INSTRUCTION: Can you output the full commentary below, on existence being in turmoil like the sea, word for word?
----- PASSAGE SHOWN
1) existence is, in its own style/manner, like the sea, in ebullition/turmoil
2) what kind of whirlpool?! where is a wave?! what is a bubble?!

 

Notes:

josh : 'Boiling, ebullition; effervescence; heat, excitement, passion, emotion; lust; fervour, ardour, zeal; vehemence; enthusiasm; frenzy'. (Platts p.397)

 

gird-aab : 'Whirlpool, abyss, gulf, vortex'. (Platts p.903)

S. R. Faruqi:

One interpretation is that although existence is a sea, it's its own kind of sea: its waves and whirlpools and bubbles are not visible. Another interpretation is that existence, in its own way, is in turmoil like a sea: it's a kind of sea in which whirlpool, wave, and bubble all seem to be one. If it had been a small sea, then perhaps these things would be separately visible; but the sea is vast, and in such turmoil that everything appears to be one.

The meaning of josh can also be 'a crowd, an assault' [hujuum]. 'Existence' can be the presence of one man, or else the whole human world and the whole manifest world as well. Whether it be the existence of one man or that of the whole world, it never has stability. And if it's viewed with detachment, then all this instability of the universe, all its acts and movements, seem to be devoid of meaning like the roiling and turbulence of a sea.

By using the words hastii and josh , what a fine picture of inclusiveness and comprehensiveness he's captured! And equal to it is the craftsmanship with which he's divided the second line into three parts and thus given credibility to the effect of abundance and movement. N. M. Rashid too has used images of this kind very successfully in his nazm called ai samundar :

ai samundar

mai;N ginuu;Ngaa

daanah daanah tere aa;Nsuu

jin me;N ik za;xaarbe hastii kaa shor!

[oh ocean

I will count

every drop of your tears

in which is the turmoil of an overflowing existence!]

FWP:

SETS == KAHAN; KAISE; KYA
MOTIFS
NAMES
TERMS

What a deadly clever poet the man is! In the first line we learn that existence is in turmoil 'like the sea'-- but 'in its own way'. Depending on where we place the emphasis, we could conclude either that existence mimics the characteristic, tumultuous behavior of the sea as best it can, or else that existence resembles the sea only in the limited and rather vague sense of being 'in turmoil'.
----------
----- RECORD EXTRACTS
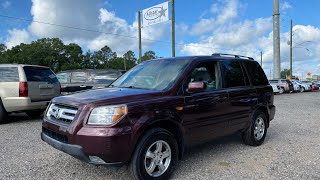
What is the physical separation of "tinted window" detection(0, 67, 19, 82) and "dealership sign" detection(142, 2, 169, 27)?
14058mm

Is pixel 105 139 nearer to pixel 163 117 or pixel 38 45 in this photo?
pixel 163 117

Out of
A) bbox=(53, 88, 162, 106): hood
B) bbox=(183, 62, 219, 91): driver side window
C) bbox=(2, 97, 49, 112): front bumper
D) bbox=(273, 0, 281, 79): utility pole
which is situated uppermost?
bbox=(273, 0, 281, 79): utility pole

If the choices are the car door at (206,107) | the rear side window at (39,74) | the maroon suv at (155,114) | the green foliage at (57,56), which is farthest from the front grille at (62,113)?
the green foliage at (57,56)

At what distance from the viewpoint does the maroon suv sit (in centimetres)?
364

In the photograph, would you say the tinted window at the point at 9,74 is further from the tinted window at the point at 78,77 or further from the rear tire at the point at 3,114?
the tinted window at the point at 78,77

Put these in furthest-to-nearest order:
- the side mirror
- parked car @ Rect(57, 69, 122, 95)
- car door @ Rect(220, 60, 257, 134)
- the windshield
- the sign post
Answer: the sign post → parked car @ Rect(57, 69, 122, 95) → car door @ Rect(220, 60, 257, 134) → the windshield → the side mirror

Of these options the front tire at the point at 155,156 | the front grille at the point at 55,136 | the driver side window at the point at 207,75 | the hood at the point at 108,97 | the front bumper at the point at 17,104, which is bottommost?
the front tire at the point at 155,156

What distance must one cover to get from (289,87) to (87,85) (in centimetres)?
2446

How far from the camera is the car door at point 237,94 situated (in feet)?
17.5

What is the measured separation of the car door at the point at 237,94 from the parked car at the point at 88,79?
5.71 meters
----------
REPLY:
1) existence is, in its own style/manner, like the sea, in ebullition/turmoil
2) what kind of whirlpool?! where is a wave?! what is a bubble?!

 

Notes:

josh : 'Boiling, ebullition; effervescence; heat, excitement, passion, emotion; lust; fervour, ardour, zeal; vehemence; enthusiasm; frenzy'. (Platts p.397)

 

gird-aab : 'Whirlpool, abyss, gulf, vortex'. (Platts p.903)

S. R. Faruqi:

One interpretation is that although existence is a sea, it's its own kind of sea: its waves and whirlpools and bubbles are not visible. Another interpretation is that existence, in its own way, is in turmoil like a sea: it's a kind of sea in which whirlpool, wave, and bubble all seem to be one. If it had been a small sea, then perhaps these things would be separately visible; but the sea is vast, and in such turmoil that everything appears to be one.

The meaning of josh can also be 'a crowd, an assault' [hujuum]. 'Existence' can be the presence of one man, or else the whole human world and the whole manifest world as well. Whether it be the existence of one man or that of the whole world, it never has stability. And if it's viewed with detachment, then all this instability of the universe, all its acts and movements, seem to be devoid of meaning like the roiling and turbulence of a sea.

By using the words hastii and josh , what a fine picture of inclusiveness and comprehensiveness he's captured! And equal to it is the craftsmanship with which he's divided the second line into three parts and thus given credibility to the effect of abundance and movement. N. M. Rashid too has used images of this kind very successfully in his nazm called ai samundar :

ai samundar

mai;N ginuu;Ngaa

daanah daanah tere aa;Nsuu

jin me;N ik za;xaarbe hastii kaa shor!

[oh ocean

I will count

every drop of your tears

in which is the turmoil of an overflowing existence!]

FWP:

SETS == KAHAN; KAISE; KYA
MOTIFS
NAMES
TERMS

What a deadly clever poet the man is! In the first line we learn that existence is in turmoil 'like the sea'-- but 'in its own way'. Depending on where we place the emphasis, we could conclude either that existence mimics the characteristic, tumultuous behavior of the sea as best it can, or else that existence resembles the sea only in the limited and rather vague sense of being 'in turmoil'.